→ **EXERCISE DESCRIPTION**
Format the lines of the material from the line containing "If sorting from" through the line containing "pixel 377 745, pixel" as a JSON list of strings, with each line as its own string and blank lines omitted.

Dataset rows
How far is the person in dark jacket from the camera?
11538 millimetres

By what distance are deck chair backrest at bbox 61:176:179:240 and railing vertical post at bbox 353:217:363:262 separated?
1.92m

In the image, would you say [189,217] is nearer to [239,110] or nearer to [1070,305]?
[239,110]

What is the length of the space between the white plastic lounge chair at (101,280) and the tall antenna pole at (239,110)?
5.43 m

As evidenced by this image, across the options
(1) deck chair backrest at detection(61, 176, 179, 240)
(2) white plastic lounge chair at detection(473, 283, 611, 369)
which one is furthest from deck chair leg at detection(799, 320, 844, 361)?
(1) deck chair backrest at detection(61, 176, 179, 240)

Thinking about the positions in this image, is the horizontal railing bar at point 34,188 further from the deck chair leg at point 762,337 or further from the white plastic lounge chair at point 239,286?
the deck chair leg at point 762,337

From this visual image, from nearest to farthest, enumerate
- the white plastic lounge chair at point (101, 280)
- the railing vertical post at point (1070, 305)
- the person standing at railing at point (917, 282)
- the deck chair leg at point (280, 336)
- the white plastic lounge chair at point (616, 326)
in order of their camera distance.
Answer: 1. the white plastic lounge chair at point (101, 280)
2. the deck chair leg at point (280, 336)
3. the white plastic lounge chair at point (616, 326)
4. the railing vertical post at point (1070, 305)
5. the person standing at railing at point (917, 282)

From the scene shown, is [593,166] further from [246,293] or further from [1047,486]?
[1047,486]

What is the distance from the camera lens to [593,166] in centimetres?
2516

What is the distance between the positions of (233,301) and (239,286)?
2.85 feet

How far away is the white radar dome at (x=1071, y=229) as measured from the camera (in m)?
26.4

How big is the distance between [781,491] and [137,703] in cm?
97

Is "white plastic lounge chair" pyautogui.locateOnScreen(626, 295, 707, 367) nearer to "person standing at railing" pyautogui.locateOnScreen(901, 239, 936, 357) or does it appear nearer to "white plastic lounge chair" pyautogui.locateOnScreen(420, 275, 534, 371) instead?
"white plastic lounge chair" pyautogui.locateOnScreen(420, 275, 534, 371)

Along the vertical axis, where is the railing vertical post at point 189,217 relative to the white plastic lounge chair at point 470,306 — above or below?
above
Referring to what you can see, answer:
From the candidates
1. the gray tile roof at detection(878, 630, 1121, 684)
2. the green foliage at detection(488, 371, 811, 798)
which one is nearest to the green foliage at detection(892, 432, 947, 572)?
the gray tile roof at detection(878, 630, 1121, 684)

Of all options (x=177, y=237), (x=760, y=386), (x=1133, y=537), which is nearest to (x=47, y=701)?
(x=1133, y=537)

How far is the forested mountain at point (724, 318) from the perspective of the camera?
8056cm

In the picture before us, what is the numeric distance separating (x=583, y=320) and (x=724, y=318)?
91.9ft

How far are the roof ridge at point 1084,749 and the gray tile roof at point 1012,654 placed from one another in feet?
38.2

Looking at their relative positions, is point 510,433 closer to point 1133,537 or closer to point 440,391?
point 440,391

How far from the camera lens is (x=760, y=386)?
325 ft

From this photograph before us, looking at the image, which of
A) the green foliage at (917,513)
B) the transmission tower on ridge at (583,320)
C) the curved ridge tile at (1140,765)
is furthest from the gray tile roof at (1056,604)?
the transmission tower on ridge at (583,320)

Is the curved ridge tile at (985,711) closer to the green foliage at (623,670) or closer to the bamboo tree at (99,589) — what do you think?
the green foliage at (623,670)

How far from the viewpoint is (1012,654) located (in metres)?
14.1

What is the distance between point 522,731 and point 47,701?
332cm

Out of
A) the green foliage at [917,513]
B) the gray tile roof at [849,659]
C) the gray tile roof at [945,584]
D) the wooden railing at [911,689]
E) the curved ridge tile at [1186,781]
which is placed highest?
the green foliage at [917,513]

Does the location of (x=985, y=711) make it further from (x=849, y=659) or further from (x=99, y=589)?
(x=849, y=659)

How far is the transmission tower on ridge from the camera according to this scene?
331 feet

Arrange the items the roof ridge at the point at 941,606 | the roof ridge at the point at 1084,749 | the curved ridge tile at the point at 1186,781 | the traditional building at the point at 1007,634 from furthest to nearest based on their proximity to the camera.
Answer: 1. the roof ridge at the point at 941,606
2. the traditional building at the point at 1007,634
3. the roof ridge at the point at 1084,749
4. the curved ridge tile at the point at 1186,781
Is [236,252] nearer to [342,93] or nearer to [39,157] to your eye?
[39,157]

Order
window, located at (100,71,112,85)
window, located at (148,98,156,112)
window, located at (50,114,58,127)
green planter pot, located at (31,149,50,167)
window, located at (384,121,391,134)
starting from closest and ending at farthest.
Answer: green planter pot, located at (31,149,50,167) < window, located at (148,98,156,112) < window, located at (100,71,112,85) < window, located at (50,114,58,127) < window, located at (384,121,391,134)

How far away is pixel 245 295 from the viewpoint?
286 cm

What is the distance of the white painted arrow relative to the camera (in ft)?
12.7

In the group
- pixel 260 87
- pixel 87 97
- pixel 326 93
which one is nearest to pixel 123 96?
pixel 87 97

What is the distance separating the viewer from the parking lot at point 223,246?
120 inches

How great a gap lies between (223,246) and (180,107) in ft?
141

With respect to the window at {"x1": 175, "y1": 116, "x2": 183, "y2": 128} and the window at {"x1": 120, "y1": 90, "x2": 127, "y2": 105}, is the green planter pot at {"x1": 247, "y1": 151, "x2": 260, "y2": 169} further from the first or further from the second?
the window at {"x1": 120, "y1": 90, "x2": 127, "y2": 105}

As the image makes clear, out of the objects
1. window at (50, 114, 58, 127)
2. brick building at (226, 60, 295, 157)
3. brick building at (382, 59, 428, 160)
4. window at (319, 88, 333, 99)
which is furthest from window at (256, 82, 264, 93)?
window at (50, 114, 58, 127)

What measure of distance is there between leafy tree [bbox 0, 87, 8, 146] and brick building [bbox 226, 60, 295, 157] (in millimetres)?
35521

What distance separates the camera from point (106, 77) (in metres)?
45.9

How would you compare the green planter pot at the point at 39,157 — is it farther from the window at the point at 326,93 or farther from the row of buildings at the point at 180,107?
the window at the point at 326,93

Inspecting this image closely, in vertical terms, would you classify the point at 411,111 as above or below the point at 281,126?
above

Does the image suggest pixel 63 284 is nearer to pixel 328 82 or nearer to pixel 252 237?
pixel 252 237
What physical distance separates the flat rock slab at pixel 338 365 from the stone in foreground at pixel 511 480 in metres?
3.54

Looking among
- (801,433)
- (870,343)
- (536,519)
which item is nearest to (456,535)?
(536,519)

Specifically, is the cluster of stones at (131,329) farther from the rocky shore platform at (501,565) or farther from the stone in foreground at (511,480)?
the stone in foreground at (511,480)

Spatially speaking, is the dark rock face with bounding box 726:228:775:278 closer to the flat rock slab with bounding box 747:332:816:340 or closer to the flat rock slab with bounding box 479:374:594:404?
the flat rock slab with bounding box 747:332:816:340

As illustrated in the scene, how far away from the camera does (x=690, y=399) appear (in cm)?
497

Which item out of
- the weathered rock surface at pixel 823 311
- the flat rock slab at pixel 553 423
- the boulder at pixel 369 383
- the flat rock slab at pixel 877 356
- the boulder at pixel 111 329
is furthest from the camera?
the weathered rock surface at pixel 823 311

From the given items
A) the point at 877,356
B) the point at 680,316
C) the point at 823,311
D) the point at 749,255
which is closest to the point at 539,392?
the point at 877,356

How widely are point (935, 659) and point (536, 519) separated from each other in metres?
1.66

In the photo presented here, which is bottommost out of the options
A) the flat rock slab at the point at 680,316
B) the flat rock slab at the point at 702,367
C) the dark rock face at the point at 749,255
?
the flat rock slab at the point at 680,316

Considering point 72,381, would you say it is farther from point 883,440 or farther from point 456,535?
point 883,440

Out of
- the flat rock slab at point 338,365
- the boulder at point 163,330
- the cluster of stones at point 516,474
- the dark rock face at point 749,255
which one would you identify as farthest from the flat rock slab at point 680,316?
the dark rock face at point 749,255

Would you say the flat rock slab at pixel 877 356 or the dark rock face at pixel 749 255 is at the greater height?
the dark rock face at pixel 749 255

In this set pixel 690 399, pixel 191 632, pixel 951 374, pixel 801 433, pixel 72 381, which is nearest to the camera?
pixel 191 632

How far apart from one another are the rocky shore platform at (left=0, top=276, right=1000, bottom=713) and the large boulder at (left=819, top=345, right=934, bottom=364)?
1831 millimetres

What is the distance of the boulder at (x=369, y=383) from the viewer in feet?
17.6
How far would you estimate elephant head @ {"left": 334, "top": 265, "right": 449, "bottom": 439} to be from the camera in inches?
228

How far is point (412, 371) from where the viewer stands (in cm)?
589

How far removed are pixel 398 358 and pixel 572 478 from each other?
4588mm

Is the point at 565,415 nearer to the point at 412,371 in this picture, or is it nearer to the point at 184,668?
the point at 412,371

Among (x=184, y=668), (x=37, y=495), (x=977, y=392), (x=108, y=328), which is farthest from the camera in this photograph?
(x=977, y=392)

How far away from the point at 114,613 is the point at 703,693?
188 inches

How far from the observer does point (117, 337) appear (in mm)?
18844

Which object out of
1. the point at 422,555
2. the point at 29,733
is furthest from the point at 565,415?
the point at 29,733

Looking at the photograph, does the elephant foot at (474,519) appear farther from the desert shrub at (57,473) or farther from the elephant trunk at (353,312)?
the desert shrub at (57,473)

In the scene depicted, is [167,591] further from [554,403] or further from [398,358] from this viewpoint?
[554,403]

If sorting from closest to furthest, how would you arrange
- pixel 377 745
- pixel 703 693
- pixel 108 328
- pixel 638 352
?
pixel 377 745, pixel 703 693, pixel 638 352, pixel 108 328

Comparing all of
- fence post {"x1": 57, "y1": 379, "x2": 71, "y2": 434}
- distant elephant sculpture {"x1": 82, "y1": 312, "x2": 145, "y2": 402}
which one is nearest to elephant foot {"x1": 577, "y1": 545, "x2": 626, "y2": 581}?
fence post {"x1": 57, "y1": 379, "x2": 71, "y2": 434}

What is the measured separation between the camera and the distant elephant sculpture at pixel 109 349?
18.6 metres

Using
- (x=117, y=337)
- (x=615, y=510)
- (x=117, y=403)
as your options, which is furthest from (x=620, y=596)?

→ **ANSWER TO THIS TASK**
[
  "If sorting from closest to furthest, how would you arrange",
  "- pixel 377 745",
  "- pixel 703 693",
  "- pixel 108 328",
  "- pixel 638 352",
  "?",
  "pixel 377 745, pixel 703 693, pixel 638 352, pixel 108 328"
]